1/- L'idée de créer le Fonds se fondait sur les principes de solidarité et d'entraide entre les Tunisiens, de sorte que la contribution des citoyens complète les efforts de la collectivité nationale. C'est ce qui est de nature à réduire les charges supportées par le budget de l'Etat, sachant que la contribution volontaire et spontanée se fait sous forme de don à verser sur le compte 26-26 et à n'importe quelle période de l'année, et ce pour les résidents et pour les non résidents.

Le 8 décembre de chaque année, en tant que Journée nationale de la solidarité, reste cependant l'occasion par excellence de collecte des dons. D'une année à l'autre, les Tunisiens et les Tunisiennes sont de plus en plus nombreux à faire des dons d'argent.

La progression est spectaculaire puisque de 182 mille le 8 décembre 1994, le nombre de donateurs est passé à plus de 4 millions le 8 décembre 2006, preuve formelle d'une adhésion massive à ce projet avant-gardiste, compte tenu des nobles desseins qu'ils sous-tend et de sa bonne administration, ceci sans compter que les résultats de ses interventions sont bien visibles.

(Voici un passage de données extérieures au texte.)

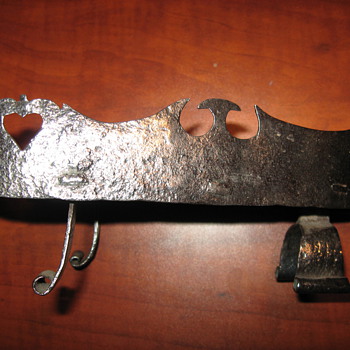 Old Shoe Trivet?
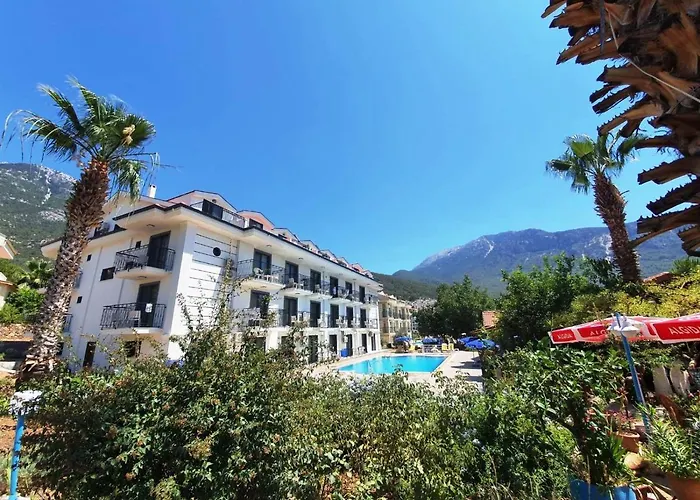 Milkyway Apart & Hotels Oludeniz
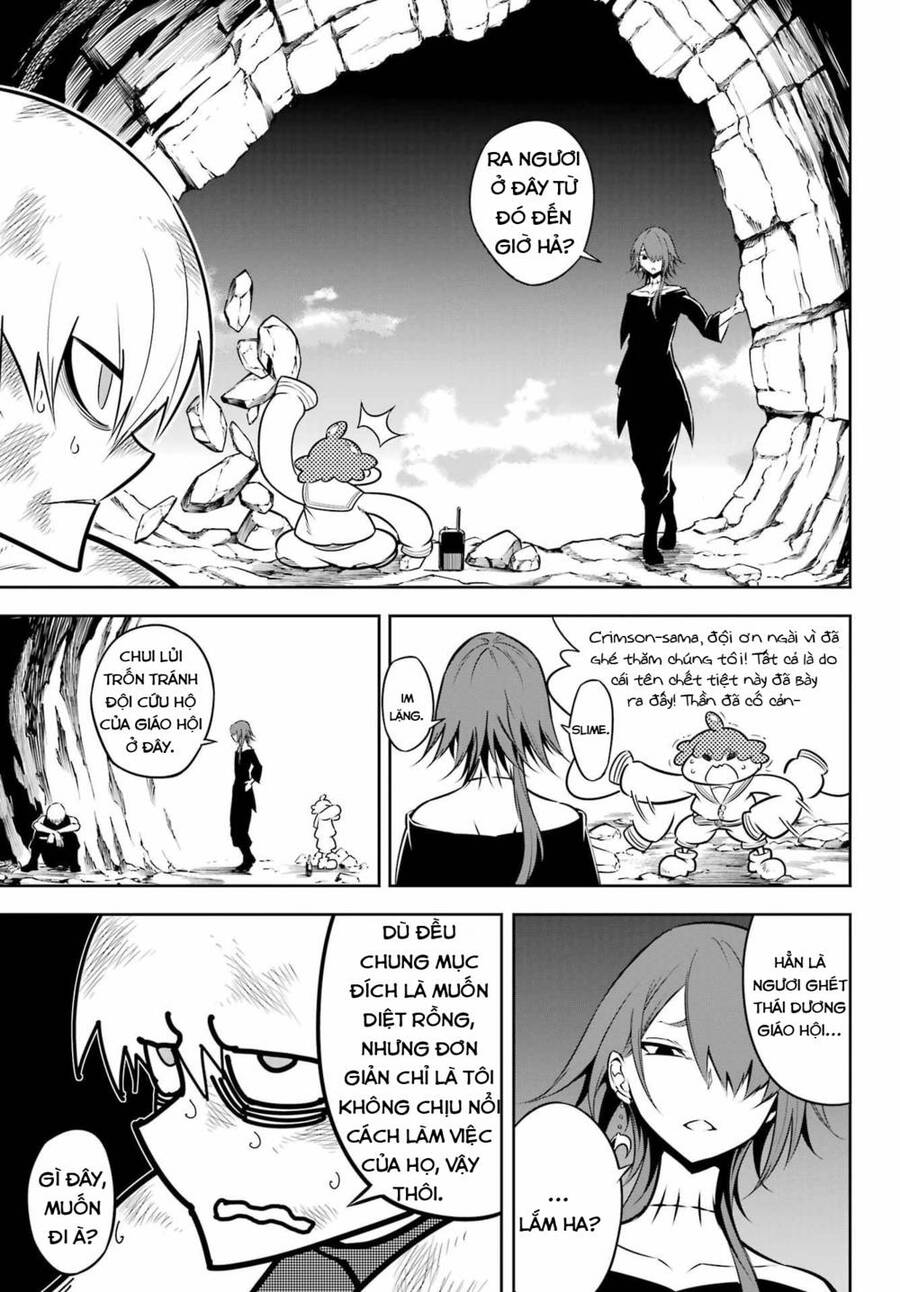 Ragna Crimson Chapter 62 - 7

Les interventions du FSN n'ont-elles pas profité, en effet à quelque 1817 localités habitées par plus de 255 mille familles, soit plus d'un million et trois cents mille citoyens ?
Le concept de solidarité en tant que valeur civilisationnelle a évolué pour être inscrit dans la constitution. Il devenu, désormais, le point de ralliement entre l'Etat et toutes les composantes de la société.
Article 5 paragraphe 3 de la Constitution « l'Etat et la société œuvrent à l'enracinement des valeurs de solidarité et de tolérance entre les individus, les catégories et les générations »

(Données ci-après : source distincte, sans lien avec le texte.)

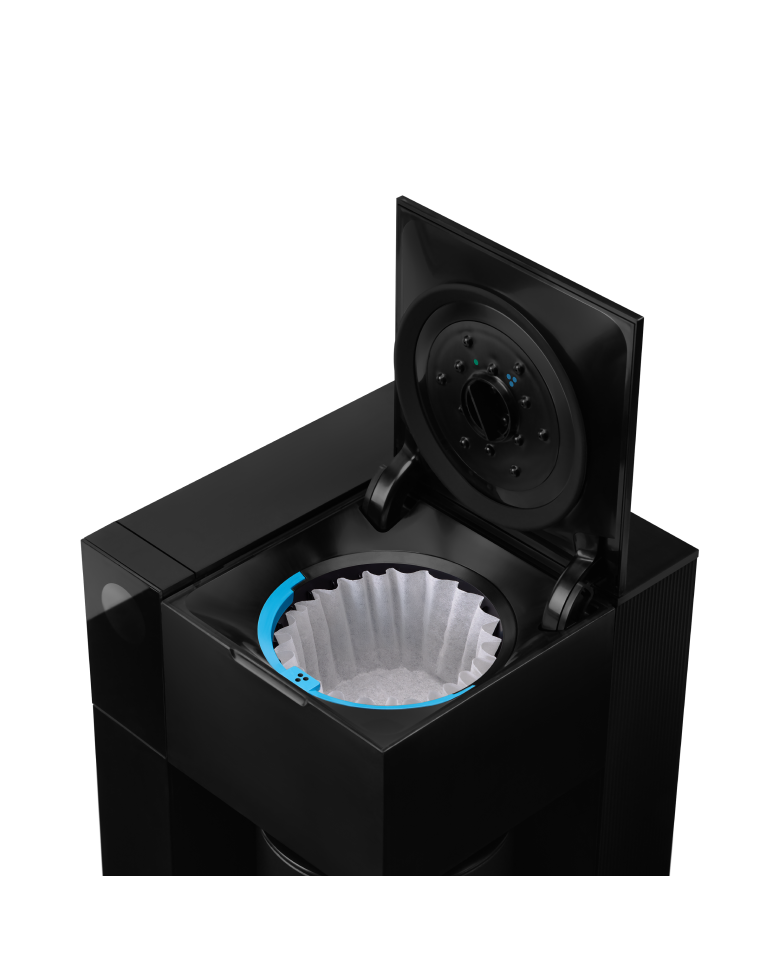 FELLOW - Aiden Precision Coffee Maker - Matte Black
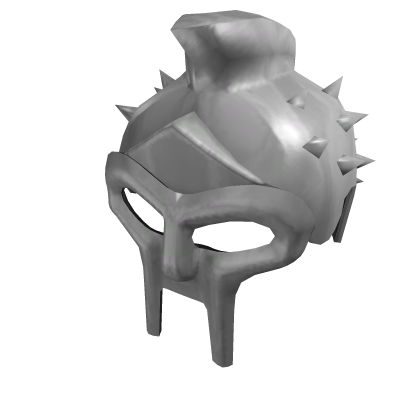 Spiked Helm of Shining Righteous Truth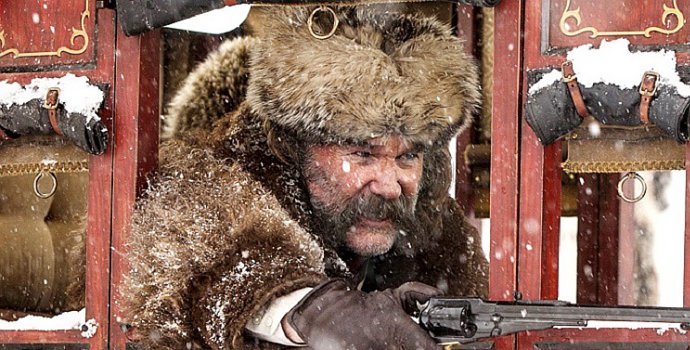 Kurt Russell Smashed Rare Guitar in 'Hateful Eight', Museum Not Happy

2/- les actions financées par le fonds de solidarité nationale ont permis de rompre l'isolement que subissaient les zones d'ombres et d'y faire évoluer le rythme de vie. Elles ont été, en outre, à la base de la création de la Banque Tunisienne de Solidarité.
Les tunisiens ont adhéré à l'initiative de création de cette banque en souscrivant massivement au capital pour une valeur de 18 millions de dinars sur un capital total de 30 millions de dinars. Ce qui fait de cette banque une institution financière populaire et un mécanisme efficace permettant aux diplômés du supérieur et aux gens de métier, artisans et personnes qualifiées, de lancer leurs propres projets avec des conditions de facilité et sans garanties exigées.
 

Les dons fournis par les citoyens et les entreprises tunisiennes,

Les affectations prélevées sur le budget de l'Etat ou, éventuellement, le transfert de crédits au profit du FSN provenant des comptes du Trésor ;

Les dons octroyés par des pays frères et amis,

Autres ressources mobilisables au profit du FSN conformément aux législations en vigueur.


Si le F.S.N. est parvenu en peu de temps à atteindre et souvent à dépasser les objectifs qui lui étaient assignés, c’est grâce à une gestion rationnelle et efficace et à des procédures de contrôle strictes visant à garantir la transparence totale dans ses interventions et ses dépenses.

Les régions jouent un rôle important dans la proposition des projets selon les besoins exprimés et dans la définition de leur ordre de priorité. Elles oeuvrent en coordination avec l’ensemble des intervenants et des autres structures du système national de solidarité à réaliser ces projets d’une manière efficace et selon les normes techniques requises, tout en veillant à comprimer les coûts et à respecter les délais de réalisation.

La loi instituant le Fonds stipule, dans le cadre de l’utilisation optimale des ressources, la publication chaque année d’un communiqué détaillé comportant les montants et les sources des contributions déposées au profit du Fonds.

Par souci de transparence, les projets du Fonds 26-26 sont soumis à une législation rigoureuse ; de même, la conclusion des marchés y afférents est soumise au contrôle à toutes les étapes de leur réalisation.

Le projet de budget annuel du Fonds de Solidarité Nationale est examiné d’abord au niveau d’un Conseil ministériel présidé par le Président de la République ; il est présenté ensuite devant la Chambre des Députés et la Chambre des Conseillers au cours de la discussion du projet du budget de l’Etat.